Campus & Community

Overcoming barriers helped shape Rohan Angadi ’21

Rohan Angadi’s education at Yale has helped him make a career choice. But he also learned many lessons simply applying to the school.
2 min read
Rohan Angadi
Rohan Angadi

Rohan Angadi’s education at Yale has helped him make a career choice. But he also learned many lessons simply applying to the school.

Angadi is from Clovis, New Mexico, located in an agricultural region in the eastern part of the state, near the Texas border. His high school’s lone guidance counselor had little experience in helping students apply to top academic institutions, he said. Most of the counselor’s time was spent helping 300 students simply graduate from high school.

And Rohan faced another obstacle. He suffers from Stargardt disease, an untreatable and progressive form of macular degeneration, an eye condition that can cause blurry vision over time.

“I was lost. I simply didn’t know what to do,’’ he recalled.

So after he was accepted at Yale, one of the first things he did on campus was to volunteer at Matriculate, a non-profit organization that helps low-income and first-generation students apply to top colleges and universities. In the past four years, Angadi, a resident of Davenport College, has counseled dozens of poor high school students from mostly rural districts about how to take the leap from their local school to the sometimes intimidating culture at top academic institutions.
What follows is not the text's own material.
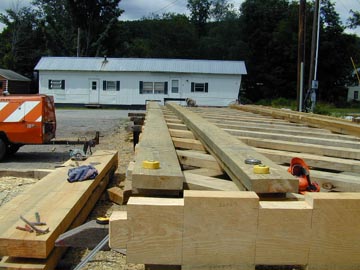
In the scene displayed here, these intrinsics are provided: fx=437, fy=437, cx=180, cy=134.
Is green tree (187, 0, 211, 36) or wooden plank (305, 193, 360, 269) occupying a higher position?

By his senior year, he was head advising fellow for Matriculate at Yale, providing training and guidance to 73 college students, and counseled incoming first year student at Yale.

Angadi started his academic career at Yale taking basic remedial math. Using a monocular to see in class and depending upon audiobooks, he excelled in such courses as “Vector Analysis,” “Real Analysis,” and “Mathematical Game Theory.” He will graduate with degrees in economics and mathematics.

He landed a job with Boston Consulting Group in Denver, which is close (at least by Western standards) to his beloved New Mexico. But regardless of where he ends up, he says his future will always include helping shape rural education policies that can help students in places like Clovis. 

“There are a lot of brilliant kids in New Mexico,” he said. “I’d like to help them all get a shot at a great education.”